Goal of the exercise:
Copy out once more, exactly, the line with "98. Stock Market" and all the lines after it, up to the last line of the data.

Records from a dataset:
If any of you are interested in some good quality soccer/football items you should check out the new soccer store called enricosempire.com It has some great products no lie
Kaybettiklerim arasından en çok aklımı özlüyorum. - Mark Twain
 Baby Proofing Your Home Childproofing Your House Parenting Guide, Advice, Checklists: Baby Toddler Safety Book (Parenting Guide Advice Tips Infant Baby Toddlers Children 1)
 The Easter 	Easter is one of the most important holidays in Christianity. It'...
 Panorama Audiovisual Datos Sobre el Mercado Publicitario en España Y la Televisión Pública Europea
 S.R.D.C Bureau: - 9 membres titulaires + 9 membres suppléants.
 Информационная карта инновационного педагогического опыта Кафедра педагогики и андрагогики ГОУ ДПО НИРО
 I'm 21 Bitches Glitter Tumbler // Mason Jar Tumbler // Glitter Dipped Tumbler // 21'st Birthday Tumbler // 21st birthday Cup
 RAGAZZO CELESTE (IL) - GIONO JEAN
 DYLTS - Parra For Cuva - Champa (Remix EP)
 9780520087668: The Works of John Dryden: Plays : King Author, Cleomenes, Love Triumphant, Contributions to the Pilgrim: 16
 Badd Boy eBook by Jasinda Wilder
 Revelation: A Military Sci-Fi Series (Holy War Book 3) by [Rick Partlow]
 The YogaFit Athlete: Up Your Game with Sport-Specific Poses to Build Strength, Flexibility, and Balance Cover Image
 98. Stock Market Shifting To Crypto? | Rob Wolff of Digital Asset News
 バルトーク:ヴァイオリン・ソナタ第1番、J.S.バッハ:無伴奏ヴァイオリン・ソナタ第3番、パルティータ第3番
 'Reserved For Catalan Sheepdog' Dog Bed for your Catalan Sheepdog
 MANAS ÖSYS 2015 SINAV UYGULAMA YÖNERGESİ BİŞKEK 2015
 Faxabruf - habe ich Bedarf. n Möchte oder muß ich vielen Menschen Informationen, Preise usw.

Solution:
 98. Stock Market Shifting To Crypto? | Rob Wolff of Digital Asset News
 バルトーク:ヴァイオリン・ソナタ第1番、J.S.バッハ:無伴奏ヴァイオリン・ソナタ第3番、パルティータ第3番
 'Reserved For Catalan Sheepdog' Dog Bed for your Catalan Sheepdog
 MANAS ÖSYS 2015 SINAV UYGULAMA YÖNERGESİ BİŞKEK 2015
 Faxabruf - habe ich Bedarf. n Möchte oder muß ich vielen Menschen Informationen, Preise usw.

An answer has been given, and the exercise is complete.